* **TASK TO COMPLETE**
In the stock option agreement, what percentage of the option vests on each anniversary over the next five years?

* **EXTRACT**
Exhibit 10.29
WATERS CORPORATION
2003 EQUITY INCENTIVE PLAN
STOCK OPTION AGREEMENT
THIS AGREEMENT dated as of <> between Waters Corporation, a
corporation organized under the laws of the State of Delaware (the "Company"),
and <> (the "Optionee"), an employee of Waters Corporation.
1. GRANT OF OPTION. Pursuant and subject to the Company's 2003 Equity
Incentive Plan (as the same may be amended from time to time, the "Plan"), the
Company grants to you, the Optionee, an option (the "Option") to purchase from
the Company all or any part of a total of <> shares (the
"Optioned Shares") of the common stock, par value $.01 per share, in the Company
(the "Stock"), at a price of $<> per share. The Grant Date of this
Option is as of <>.
2. CHARACTER OF OPTION. This Option is not intended to be treated as an
"incentive stock option" within the meaning of Section 422 of the Internal
Revenue Code of 1986, as amended.
3. DURATION OF OPTION. Subject to the following sentence, this Option
shall expire at 5:00 p.m. ET on the 10th anniversary of the Grant Date. However,
if your employment or other association with the Company and its Affiliates ends
before that date, this Option shall expire at 5:00 p.m. ET on the date specified
in the preceding sentence or, if earlier, the date specified in whichever of the
following applies :
(a) If the termination of your employment or other association
is on account of your retirement, death or disability, the first anniversary of
the date your employment or other association ends.
(b) If the termination of your employment or other association
is due to any other reason, the first anniversary of the date your employment or
other association ends.
4. EXERCISE OF OPTION.
No portion of the Option is vested as of the date hereof. Except as
set forth in the Change of Control/Severance Agreement dated as of February
24, 2004 between the Company and the Optionee (the "Change of Control/Severance
Agreement"), for the next five years, on each anniversary of the date hereof,
20% of the Option granted hereunder will vest and such vested portion of the
Option will be exercisable. However, during any period that this Option remains
outstanding after your employment or other association with the Company and its
Affiliates ends, you may exercise it only to the extent it was exercisable
immediately prior to the end of your employment or other association.
(b) The procedure for exercising this Option is described in
Section 7.1(g) of the Plan. You may pay the exercise price due on exercise by
(i) cash or check payable to the
order of the Company in an amount equal to the exercise price of the shares to
be purchased or, (ii) to the extent permitted by applicable law, through and
under the terms and conditions of any formal cashless exercise program
authorized by the Company.

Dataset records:
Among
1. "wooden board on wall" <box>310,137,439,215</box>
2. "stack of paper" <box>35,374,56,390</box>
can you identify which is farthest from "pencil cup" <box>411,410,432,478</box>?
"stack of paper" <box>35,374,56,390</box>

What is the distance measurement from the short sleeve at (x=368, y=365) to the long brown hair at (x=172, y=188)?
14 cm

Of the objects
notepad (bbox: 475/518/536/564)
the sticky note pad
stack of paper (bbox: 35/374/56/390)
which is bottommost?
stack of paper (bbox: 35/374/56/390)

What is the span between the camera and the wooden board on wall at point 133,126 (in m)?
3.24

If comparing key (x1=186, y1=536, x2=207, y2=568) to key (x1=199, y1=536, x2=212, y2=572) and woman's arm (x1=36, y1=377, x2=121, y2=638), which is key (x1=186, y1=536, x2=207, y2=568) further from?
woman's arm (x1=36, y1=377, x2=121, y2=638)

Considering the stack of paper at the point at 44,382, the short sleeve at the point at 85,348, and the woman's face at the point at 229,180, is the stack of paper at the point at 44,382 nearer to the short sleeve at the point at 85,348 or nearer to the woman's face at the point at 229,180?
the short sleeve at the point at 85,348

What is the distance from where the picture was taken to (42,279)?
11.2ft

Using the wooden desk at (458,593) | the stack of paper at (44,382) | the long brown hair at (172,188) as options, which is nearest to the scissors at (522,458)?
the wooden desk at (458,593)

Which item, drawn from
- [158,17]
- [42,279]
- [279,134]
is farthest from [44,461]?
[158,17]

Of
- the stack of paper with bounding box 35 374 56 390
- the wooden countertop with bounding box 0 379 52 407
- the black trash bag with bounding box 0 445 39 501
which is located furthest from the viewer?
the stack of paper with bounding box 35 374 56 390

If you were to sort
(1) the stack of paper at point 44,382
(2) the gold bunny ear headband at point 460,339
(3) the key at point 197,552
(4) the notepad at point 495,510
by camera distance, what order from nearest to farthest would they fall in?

* **WORKED SOLUTION**
20%